Okay, here is how the scores break down:
There are 4 quadrants (0-25, 26-50, 51-75, 76-100) for each category (academic, research, leadership). Based on how you stack up to the competition, you are placed in a quadrant and given a number in that quadrant that indicates your strength of weakness. That is how there becomes variability. Your scores per reviewer are then averaged (there are 2 reviewers). That score is then multiplied by the percentage net worth it is. All 3 sections are added and your total score is calculated. It is there that you are ranked in your entire committee.
If the 2 reviewers disagree heavily on your position in the quadrants, that is where your file is reviewed in February and the entire panel votes on where you rank. Each CGS/PGS application gets around 5 minutes of time. It is not as intense as you seem to believe.

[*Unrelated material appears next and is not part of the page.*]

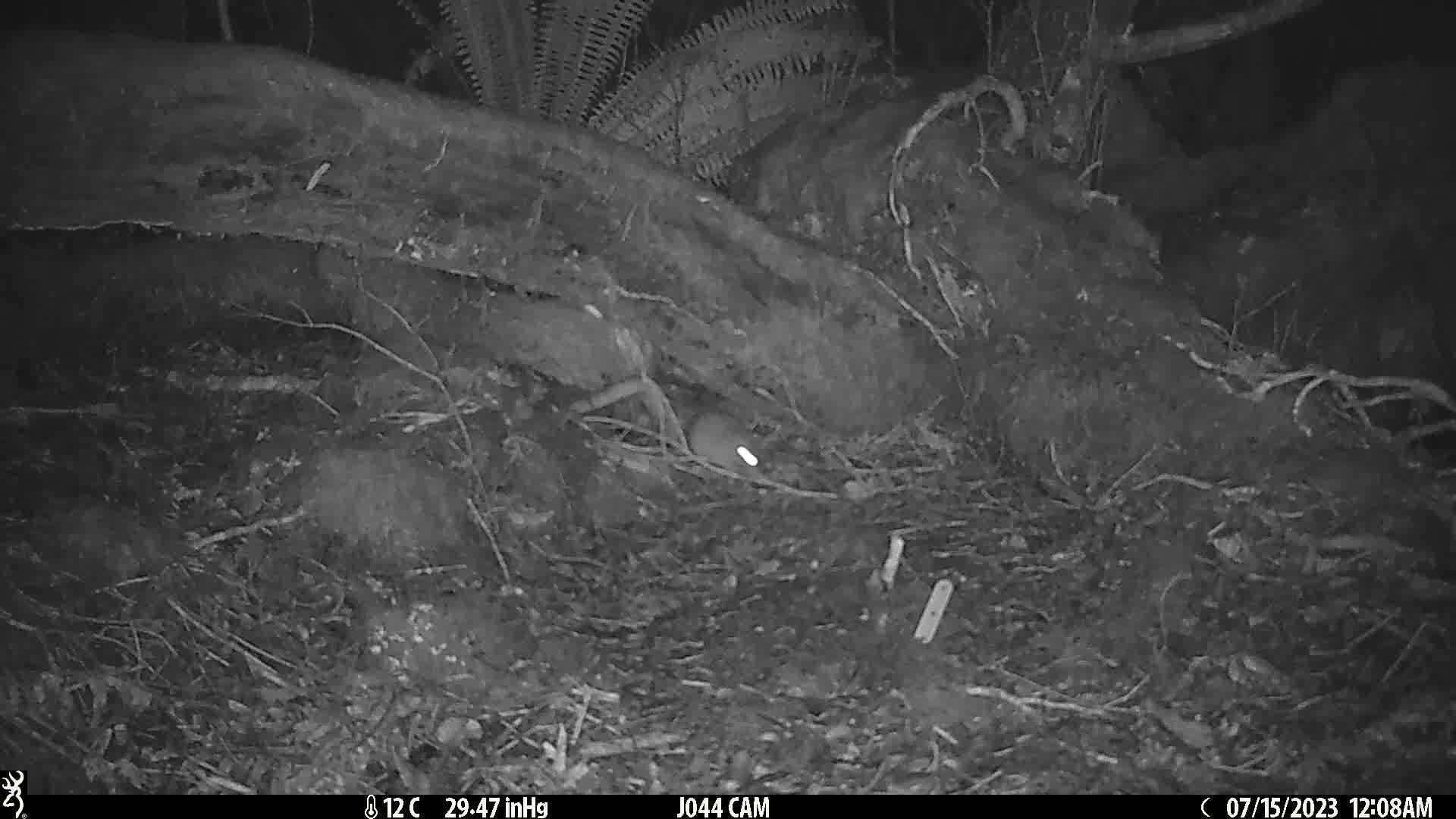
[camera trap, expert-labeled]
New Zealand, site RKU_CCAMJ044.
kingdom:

If you disagree with any of this, feel free to contact NSERC - I did last summer when I thought my score was low (especially in academics). A 51 means you were above half of the population, but you are still far away from the top, and that can sink you. However, if the 2 people reviewing your file like your prof or believe you are in a good lab, your research component can get a great ranking even if you are not the strongest candidate.
So, yes, bias can easily influence this. And matters that are outside of your control (school, prof, tools), can become very powerful.
Best of luck.
Edit: That article does contain everything I wrote (except for the quadrants).